Gabon/Lionel Engonga, député de la Transition : « Le système judiciaire doit pouvoir mettre en œuvre un programme de réinsertion »
Ainsi souhaite le défenseur acharné des droits humains en milieu carcéral. Le président de L’association de SOS Prisonniers Gabon (SPG) estime que « L’administration pénitentiaire n’a pas pour unique mission la garde des détenus. Elle doit aussi préparer leur réinsertion sociale et leur éviter de récidiver une fois de retour dans les communautés ». Lecture !
Gabonclic.info. Comme promis dans son discours du 31 décembre 2023, le président de Transition a gracié plusieurs détenus, avant le début du Dialogue national inclusif.
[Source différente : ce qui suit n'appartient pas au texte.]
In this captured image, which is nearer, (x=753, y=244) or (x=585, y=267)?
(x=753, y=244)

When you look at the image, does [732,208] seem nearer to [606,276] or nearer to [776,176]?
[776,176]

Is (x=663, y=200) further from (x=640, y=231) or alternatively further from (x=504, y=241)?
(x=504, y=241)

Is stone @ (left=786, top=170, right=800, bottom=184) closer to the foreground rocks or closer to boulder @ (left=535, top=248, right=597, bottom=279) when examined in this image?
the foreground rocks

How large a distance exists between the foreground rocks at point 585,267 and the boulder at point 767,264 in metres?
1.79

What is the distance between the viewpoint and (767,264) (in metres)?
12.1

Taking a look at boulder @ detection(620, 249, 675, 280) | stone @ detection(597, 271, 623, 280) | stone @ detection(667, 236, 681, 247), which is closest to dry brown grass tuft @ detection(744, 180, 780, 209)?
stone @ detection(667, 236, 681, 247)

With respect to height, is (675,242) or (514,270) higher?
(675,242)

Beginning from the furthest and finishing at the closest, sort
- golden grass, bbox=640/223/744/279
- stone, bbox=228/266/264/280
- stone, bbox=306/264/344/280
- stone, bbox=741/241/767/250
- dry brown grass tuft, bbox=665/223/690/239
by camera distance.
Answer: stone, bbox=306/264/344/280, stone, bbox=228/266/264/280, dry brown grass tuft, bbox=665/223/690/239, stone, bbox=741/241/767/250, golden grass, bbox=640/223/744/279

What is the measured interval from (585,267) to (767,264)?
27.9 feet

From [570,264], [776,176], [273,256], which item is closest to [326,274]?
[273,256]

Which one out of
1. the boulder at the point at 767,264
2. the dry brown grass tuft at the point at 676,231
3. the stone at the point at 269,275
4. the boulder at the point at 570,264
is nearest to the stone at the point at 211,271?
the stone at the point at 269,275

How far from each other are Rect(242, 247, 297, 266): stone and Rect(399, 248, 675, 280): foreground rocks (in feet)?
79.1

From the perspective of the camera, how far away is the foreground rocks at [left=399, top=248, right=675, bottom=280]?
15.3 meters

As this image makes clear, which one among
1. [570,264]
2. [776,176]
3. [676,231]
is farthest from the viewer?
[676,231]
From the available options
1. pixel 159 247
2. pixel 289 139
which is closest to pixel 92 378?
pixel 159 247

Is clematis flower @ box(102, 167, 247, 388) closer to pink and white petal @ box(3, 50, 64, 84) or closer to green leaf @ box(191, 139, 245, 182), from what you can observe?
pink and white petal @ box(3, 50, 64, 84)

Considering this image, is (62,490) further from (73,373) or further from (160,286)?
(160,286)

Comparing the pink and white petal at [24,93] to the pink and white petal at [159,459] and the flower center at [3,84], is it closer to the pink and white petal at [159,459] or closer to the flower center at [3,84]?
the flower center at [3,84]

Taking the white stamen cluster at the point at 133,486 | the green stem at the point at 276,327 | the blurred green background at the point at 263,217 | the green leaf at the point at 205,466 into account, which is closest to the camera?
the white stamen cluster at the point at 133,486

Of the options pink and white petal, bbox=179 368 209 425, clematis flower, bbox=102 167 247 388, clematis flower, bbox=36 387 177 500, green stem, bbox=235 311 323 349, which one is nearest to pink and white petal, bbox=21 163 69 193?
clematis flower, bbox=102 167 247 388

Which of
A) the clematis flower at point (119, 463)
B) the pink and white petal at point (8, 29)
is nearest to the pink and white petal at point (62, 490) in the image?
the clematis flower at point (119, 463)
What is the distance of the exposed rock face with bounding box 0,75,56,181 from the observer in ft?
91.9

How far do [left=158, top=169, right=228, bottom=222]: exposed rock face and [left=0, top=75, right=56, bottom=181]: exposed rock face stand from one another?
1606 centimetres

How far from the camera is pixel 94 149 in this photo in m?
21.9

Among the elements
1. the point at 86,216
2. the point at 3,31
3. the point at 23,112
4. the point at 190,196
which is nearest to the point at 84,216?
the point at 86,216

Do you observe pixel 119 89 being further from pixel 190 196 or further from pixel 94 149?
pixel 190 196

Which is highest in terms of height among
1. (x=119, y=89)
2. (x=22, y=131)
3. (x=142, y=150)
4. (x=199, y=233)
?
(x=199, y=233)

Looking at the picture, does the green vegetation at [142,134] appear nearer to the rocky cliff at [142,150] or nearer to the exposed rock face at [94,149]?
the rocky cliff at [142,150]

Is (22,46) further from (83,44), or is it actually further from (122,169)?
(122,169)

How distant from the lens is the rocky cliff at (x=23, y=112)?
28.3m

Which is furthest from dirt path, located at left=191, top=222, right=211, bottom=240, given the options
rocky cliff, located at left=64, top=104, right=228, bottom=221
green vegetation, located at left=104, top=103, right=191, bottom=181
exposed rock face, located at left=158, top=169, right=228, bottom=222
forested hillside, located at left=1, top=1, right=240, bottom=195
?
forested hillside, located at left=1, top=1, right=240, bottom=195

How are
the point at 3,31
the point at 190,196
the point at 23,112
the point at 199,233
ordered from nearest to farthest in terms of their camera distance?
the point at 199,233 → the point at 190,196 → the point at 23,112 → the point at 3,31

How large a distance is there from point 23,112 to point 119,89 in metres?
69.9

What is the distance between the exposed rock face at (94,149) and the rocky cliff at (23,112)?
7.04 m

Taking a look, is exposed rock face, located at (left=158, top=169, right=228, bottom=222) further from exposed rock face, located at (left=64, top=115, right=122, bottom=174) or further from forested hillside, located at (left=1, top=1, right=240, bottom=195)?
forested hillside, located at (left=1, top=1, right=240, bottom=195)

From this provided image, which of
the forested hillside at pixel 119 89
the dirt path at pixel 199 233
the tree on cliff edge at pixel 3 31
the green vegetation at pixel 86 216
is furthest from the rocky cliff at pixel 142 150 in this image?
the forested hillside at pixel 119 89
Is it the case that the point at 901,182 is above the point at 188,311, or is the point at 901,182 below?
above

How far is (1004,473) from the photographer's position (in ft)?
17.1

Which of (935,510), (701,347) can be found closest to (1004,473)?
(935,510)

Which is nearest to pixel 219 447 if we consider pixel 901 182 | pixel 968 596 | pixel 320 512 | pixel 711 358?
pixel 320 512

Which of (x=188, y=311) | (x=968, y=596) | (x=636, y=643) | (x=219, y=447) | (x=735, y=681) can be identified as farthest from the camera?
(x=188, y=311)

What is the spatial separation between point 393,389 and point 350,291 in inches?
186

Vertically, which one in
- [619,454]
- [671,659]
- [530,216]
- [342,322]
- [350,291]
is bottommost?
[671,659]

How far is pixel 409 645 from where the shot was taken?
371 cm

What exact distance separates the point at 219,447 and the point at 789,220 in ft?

Que dites-vous face à ce geste ?
Lionel Engonga : rappelez-vous que le 7 décembre 2023, lors de la présentation de la feuille de route du Premier ministre devant l’Assemblée nationale de la Transition, nous l’avions interpellé sur la surpopulation carcérale, qui porte gravement atteinte à la dignité humaine. Par la suite, le président de la Transition a fait la promesse de libération de 1000 prisonniers, à l’occasion de son discours de vœux de nouvel an le 31 décembre 2023. Cette annonce était donc comme un véritable cadeau de fin d’année pour nous. À la veille du Dialogue national, la promesse du président de la Transition s’est concrétisée. Une véritable bouffée d’oxygène pour nous, pour les familles et les détenus eux-mêmes. Cette décision salutaire participe à lutter contre la surpopulation carcérale.
Cependant, depuis quelques jours, nous voyons sur les réseaux sociaux plusieurs articles selon lesquels que les ex-détenus graciés seraient encore à l’origine des braquages et autres. Nous tenons à démentir toute cette vague de publication qui a pour seul objectif de stigmatiser ces personnes qui ont bénéficié de la grâce présidentielle et, indirectement, dire que le président n’aurait pas dû les libérer. Nous pensons même que le président de la République aurait libéré plus de 1000. Nous le remercions, une fois de plus.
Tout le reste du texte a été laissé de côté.